Nun, man kann sich fragen, was machen Frau und Kinder auf dem Parteitag? An dem Tag, an dem ich hier zum Vorstand gemacht werden, ist meine Familie auch dabei. Und wenn Frau Pohlmann den Pulitzer-Preis kriegen würde, wäre sie wahrscheinlich auch nicht alleine.
Welchen Nachrichten«-wert« haben nun die Kinder? KEINEN !!!
Welchen anderen »Wert« haben die Kinder??? Nun, für unsere Frauenzeitschriften unbedingt, für manch andere Blättchen sicherlich auch (och, wie süß – oder dass der die mitnimmt, ruft den Kinderschutzbund).
Das das Privatleben von Prominenten und – vor allem – deren Kinder nicht ein Allgemeingut wie frische Luft ist, scheinen manche »Journalisten« – in der Regel »Klatschreporter« genannt – nicht erkannt zu haben oder erkennen zu wollen.

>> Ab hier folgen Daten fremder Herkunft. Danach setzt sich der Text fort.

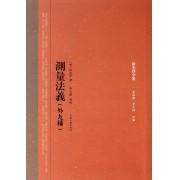 测量法义(外9种)/徐光启全集
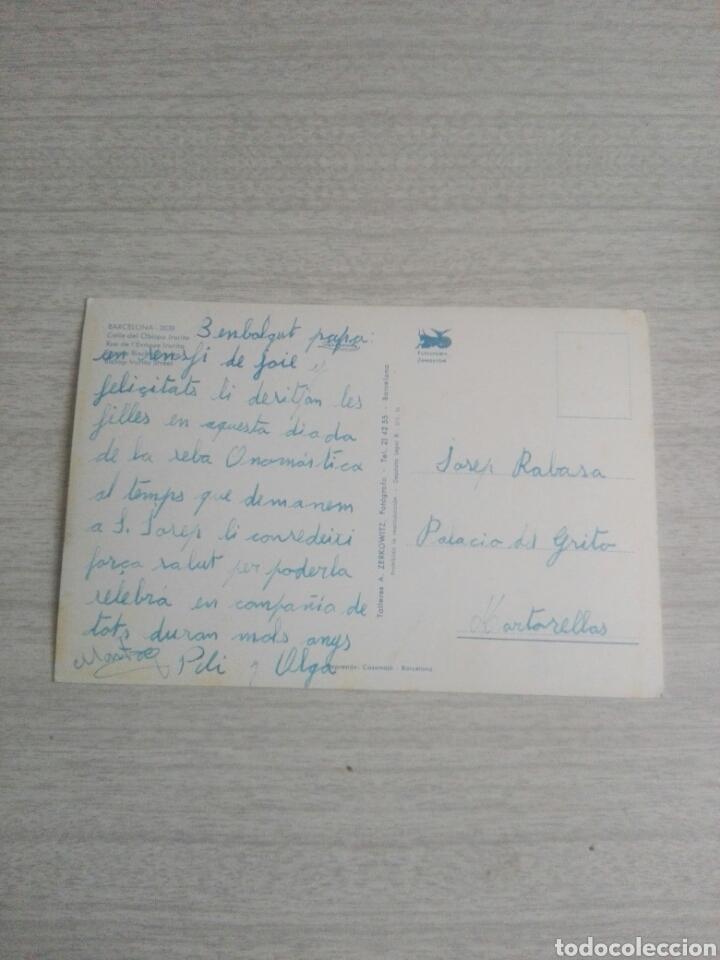 Postales: Postal Barcelona 2038 calle del obispo irurita - Foto 2 - 257689015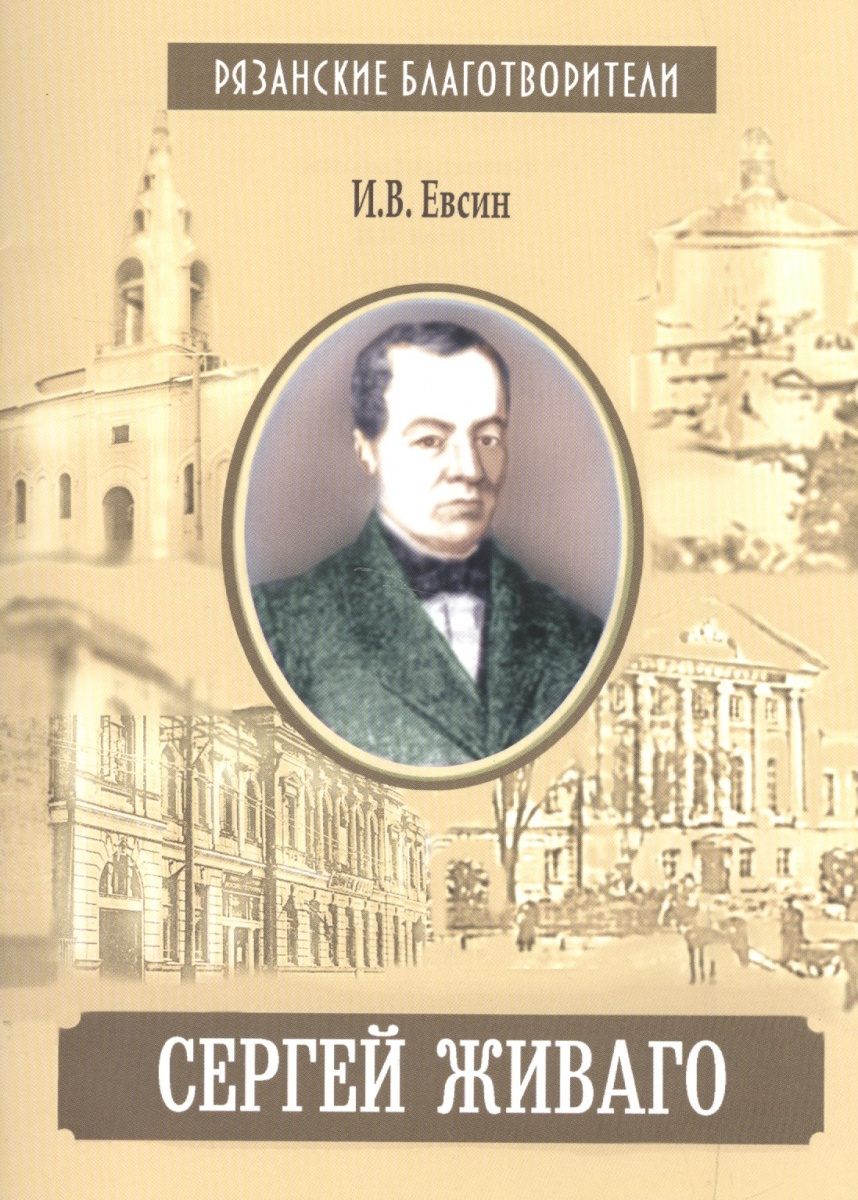 Евсин И. Сергей Живаго ISBN: 9785912551857 цена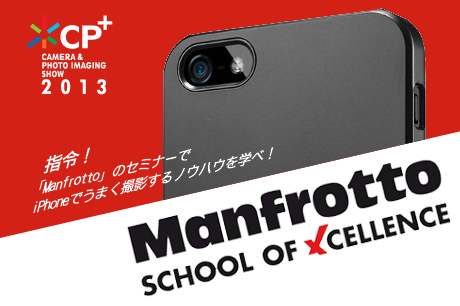 [CP+2013事前情報] 指令!「Manfrotto」のセミナーでiPhoneでうまく撮影するノウハウを学べ!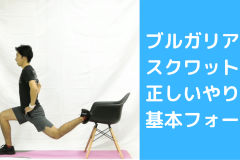 動画<家でできる筋トレ>下半身の筋肉に効果的。ブルガリアンスクワットの正しいやり方&基本フォーム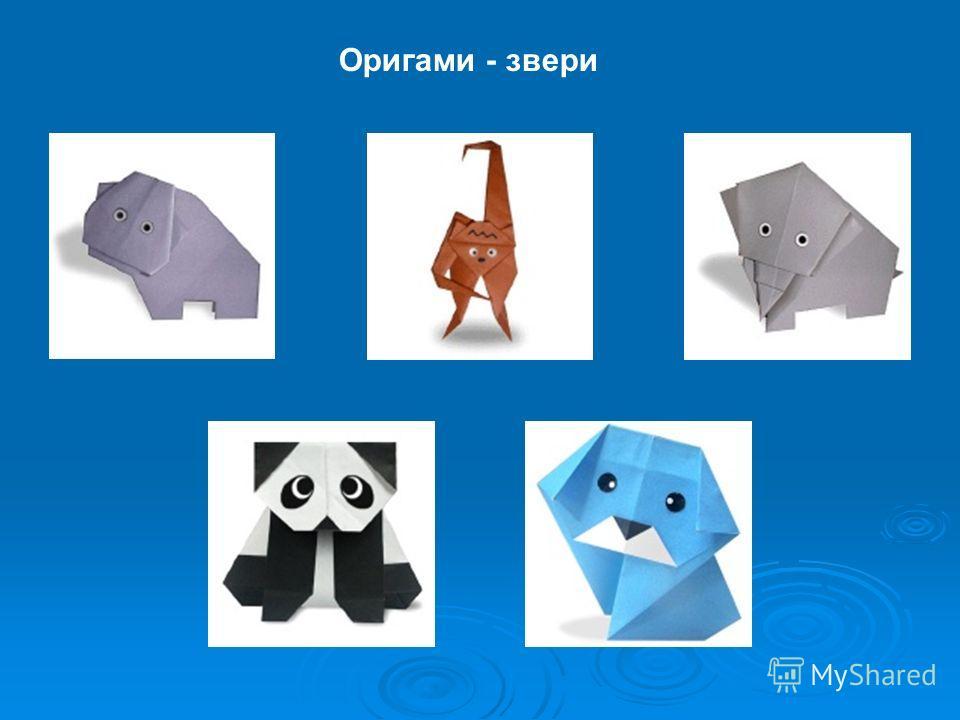 Оригами - звери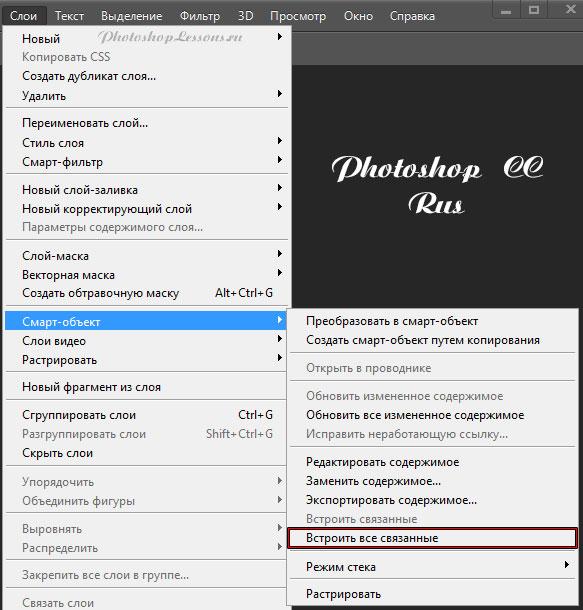 Перевод Слои - Смарт-объект - Встроить все связанные (Layer - Smart Objects - Embed All Linked) на примере Photoshop CC (2014) (Rus)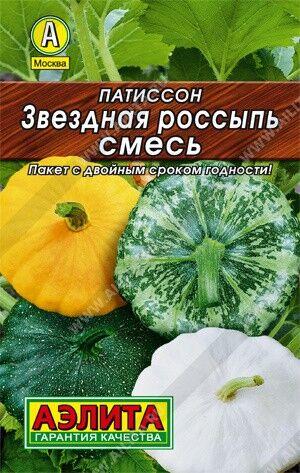 Патиссон Звездная россыпь, смесь 1г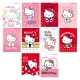 Orions Hello Kitty Composition Notebook Set of 10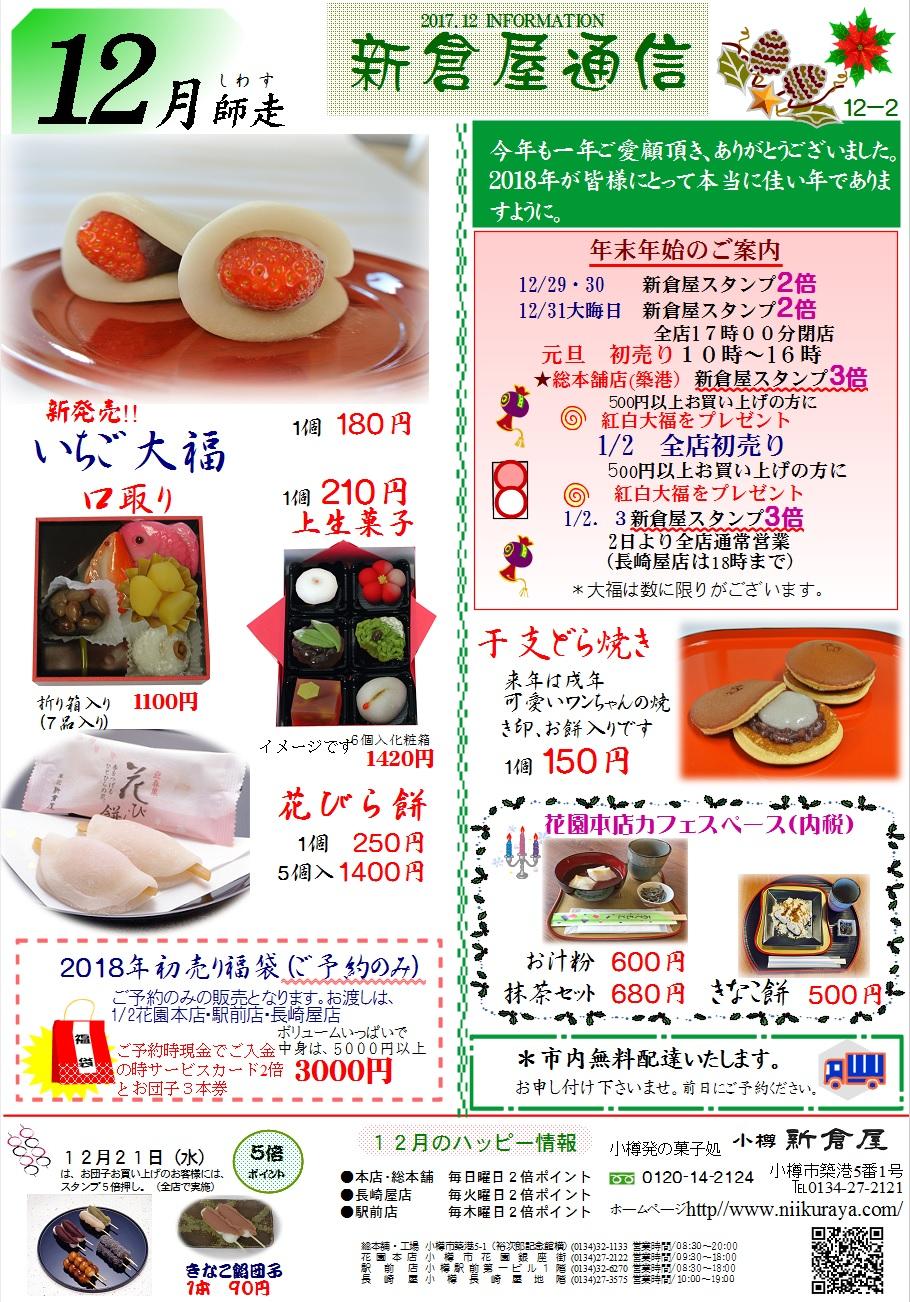 小樽新倉屋通信2017年12月2号
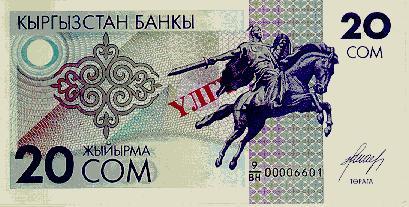 Валюта Кыргызстана - банкнота номиналом 20 сомов образца 1993 года. АКИpress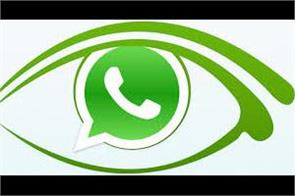 whatsapp iphone users privacy settings
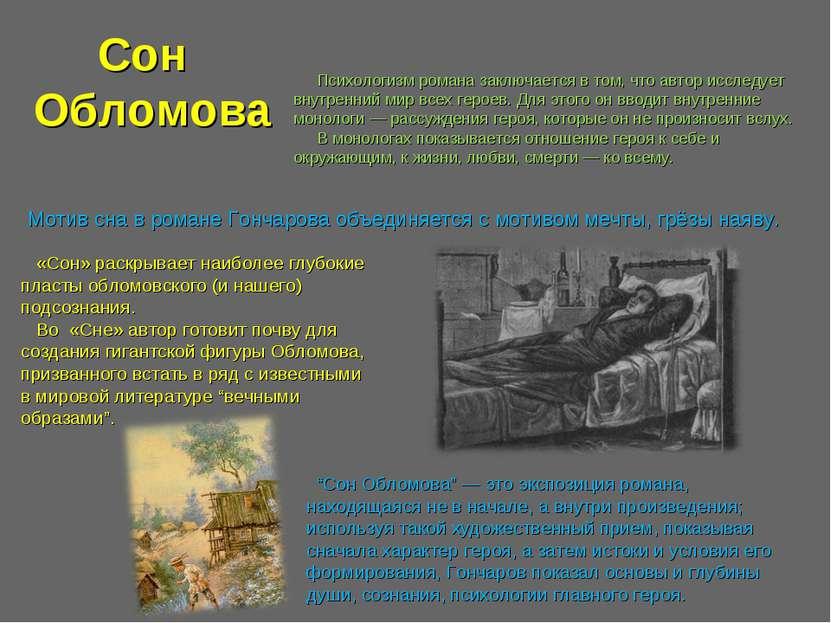 """""""Сон Обломова"""" — это экспозиция романа, находящаяся не в начале, а внутри про..."""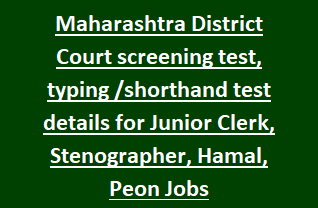 Maharashtra District Court screening test (written exam), typing test, shorthand test details for Junior Clerk, Stenographer, Hamal, Peon Jobs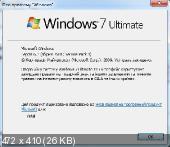 Microsoft Windows 7 with SP1 Updated 12.05.2011 [MSDN] - Оригинальные Украинские образы (Все редакции) [UKR] Скачать торрент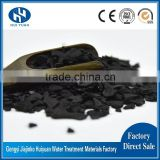 High Quality 0.45-0.55g/ml Bulk Density of Coconut Shell Granular Activated Carbon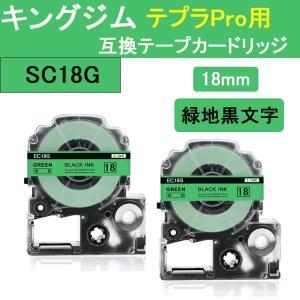 キングジム用 テプラテープ テプラPro互換テープ 緑地黒文字 18mm SC18G 2個セット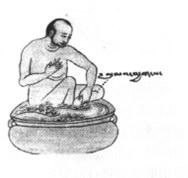 藏药浴的分类_寒水石-水色-硫磺-加水- ()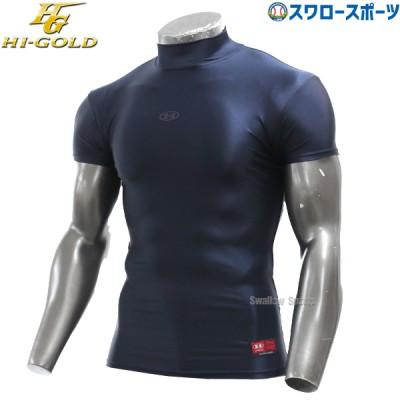 ハイゴールド ハイネック FIT アンダーシャツ三分袖 HUT-3H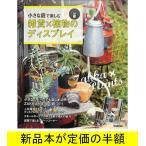 Yahoo!バーゲンブックストアB-Books小さな庭で楽しむ雑貨×植物のディスプレイ   ガーデニング   バーゲンブック   バーゲン本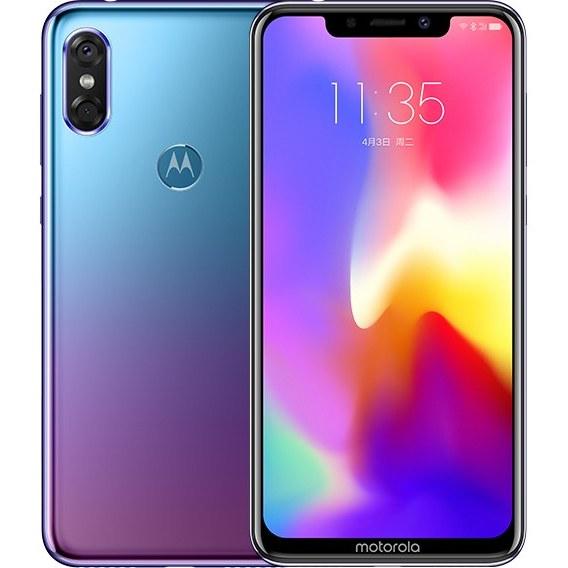 Motorola P30 | 64GB | گوشی موتورولا پی 30  | ظرفیت ۶۴ گیگابایت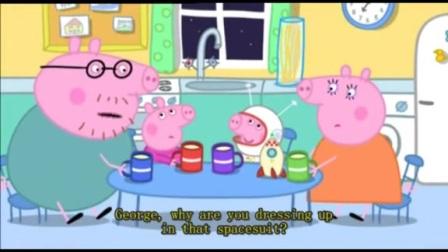 小猪佩奇英文版第二季第50集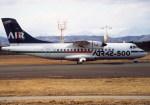 kumagorouさんが、仙台空港で撮影したATR ATR-42-500の航空フォト(飛行機 写真・画像)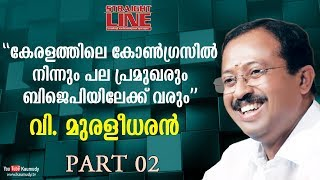 In Conversation with V.Muraleedharan   Straight Line   Part 02   Kaumudy TV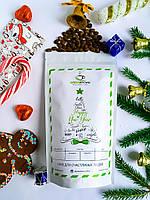 Новогодний кофе свежей обжарки, 100% арабика (купаж), 250 г.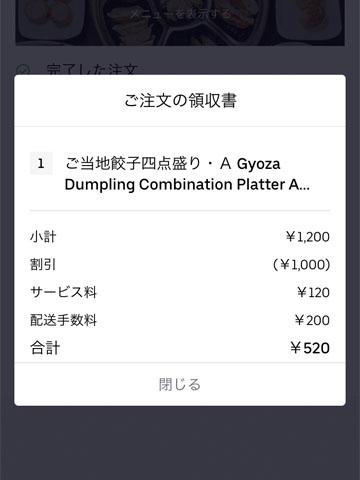 gyoza4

Dieser Artikel von Frau Pohlmann ist nichts anderes als ein Beißreflex von Leuten, die ihr Einkommen über das gesunde Empfinden stellen.
Das es auch anders geht, zeigt z.B. Henning Schacht ). Willkürliche Auswahl aus dem I‑Net.
Dennoch sollte man natürlich ein Auge darauf werfen, dass solche Erklärungen mit der Zeit nicht mehr an Umfang zunehmen.
Insofern hat mich – als Informationsuser und (zwangsweise) auch als Informationsfilterer – Frau Pohlmann verärgert, weil sie darauf besteht, meine Informationsträger mit Nachrichten vollzumüllen, die mich nicht interessieren (Bilder von Kindern irgendwelcher Prominenter).